» Direction: Please say who asked the writer of the meditation on work below for help managing a project.

» Page excerpt:
The trouble of loving what you do.
A meditation on work

A project I was involved in recently left me a bad taste. A friend asked me to help with managing a project. The vision seemed inspiring, the challenge up to my skills and interests.
The project however didn’t turn out to be as interesting as I initially thought. I had to power through it, make the best out of it while waiting for the day for it to be over soon. I have promised, and I really didn’t want to disappoint my friend.
I’m definitely not the only one with the fear of letting your team members down or damaging a potential relationship. If I fail to achieve my own goal, at least I’m the only one bearing it. But if I let other people down… Some people shine in that kind of pressure and responsibility. Not me.
This episode made me wonder about the nuances of motivation at work, especially for those freelancers like me.

» Supplied records:
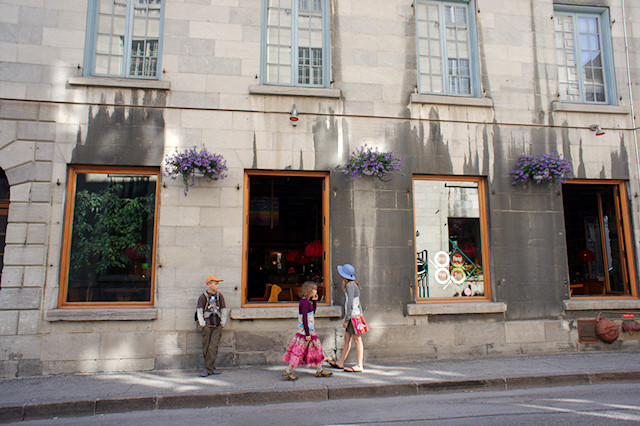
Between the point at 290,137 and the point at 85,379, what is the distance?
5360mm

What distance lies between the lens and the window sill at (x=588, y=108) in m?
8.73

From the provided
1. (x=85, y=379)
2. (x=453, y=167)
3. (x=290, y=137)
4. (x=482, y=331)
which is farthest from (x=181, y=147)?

* * *

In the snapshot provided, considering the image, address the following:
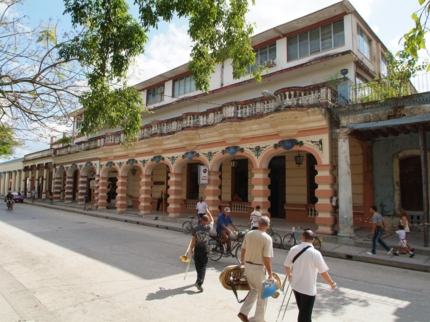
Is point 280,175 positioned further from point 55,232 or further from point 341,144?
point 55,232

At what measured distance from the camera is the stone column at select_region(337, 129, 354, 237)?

» Task response: A friend.